Find each line of the data below that contains the word "distant", and copy those lines.

**Spatial reasoning data**
^^^^

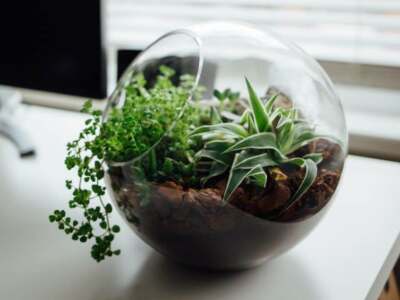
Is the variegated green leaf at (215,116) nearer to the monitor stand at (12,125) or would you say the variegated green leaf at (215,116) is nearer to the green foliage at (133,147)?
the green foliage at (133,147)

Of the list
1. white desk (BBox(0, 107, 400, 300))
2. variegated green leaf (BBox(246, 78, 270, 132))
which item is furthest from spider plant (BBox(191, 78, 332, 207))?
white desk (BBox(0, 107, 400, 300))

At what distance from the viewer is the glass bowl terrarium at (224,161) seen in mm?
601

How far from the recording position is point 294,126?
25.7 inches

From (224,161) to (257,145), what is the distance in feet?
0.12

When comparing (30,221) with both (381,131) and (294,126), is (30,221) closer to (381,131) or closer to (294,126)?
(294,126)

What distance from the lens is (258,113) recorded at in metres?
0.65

^^^^

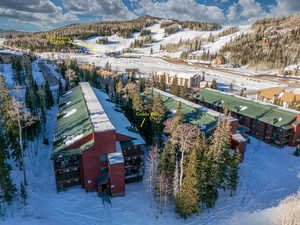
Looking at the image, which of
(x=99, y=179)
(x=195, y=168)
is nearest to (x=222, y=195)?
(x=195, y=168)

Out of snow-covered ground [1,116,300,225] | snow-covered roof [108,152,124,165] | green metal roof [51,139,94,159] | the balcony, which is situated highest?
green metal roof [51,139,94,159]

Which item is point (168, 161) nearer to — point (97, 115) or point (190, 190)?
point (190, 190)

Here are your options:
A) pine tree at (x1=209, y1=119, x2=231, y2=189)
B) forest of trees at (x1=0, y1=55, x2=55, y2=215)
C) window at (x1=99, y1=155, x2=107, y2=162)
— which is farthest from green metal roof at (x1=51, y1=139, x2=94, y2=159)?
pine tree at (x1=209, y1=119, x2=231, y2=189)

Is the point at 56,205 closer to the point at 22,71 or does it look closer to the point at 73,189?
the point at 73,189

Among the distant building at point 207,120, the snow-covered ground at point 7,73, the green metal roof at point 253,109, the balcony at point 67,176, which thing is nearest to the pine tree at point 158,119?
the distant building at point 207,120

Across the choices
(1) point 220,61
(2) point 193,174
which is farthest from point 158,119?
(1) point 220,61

^^^^

**Output of the task**
Among the distant building at point 207,120, the snow-covered ground at point 7,73, the green metal roof at point 253,109, the balcony at point 67,176, which thing is nearest to the pine tree at point 158,119?
the distant building at point 207,120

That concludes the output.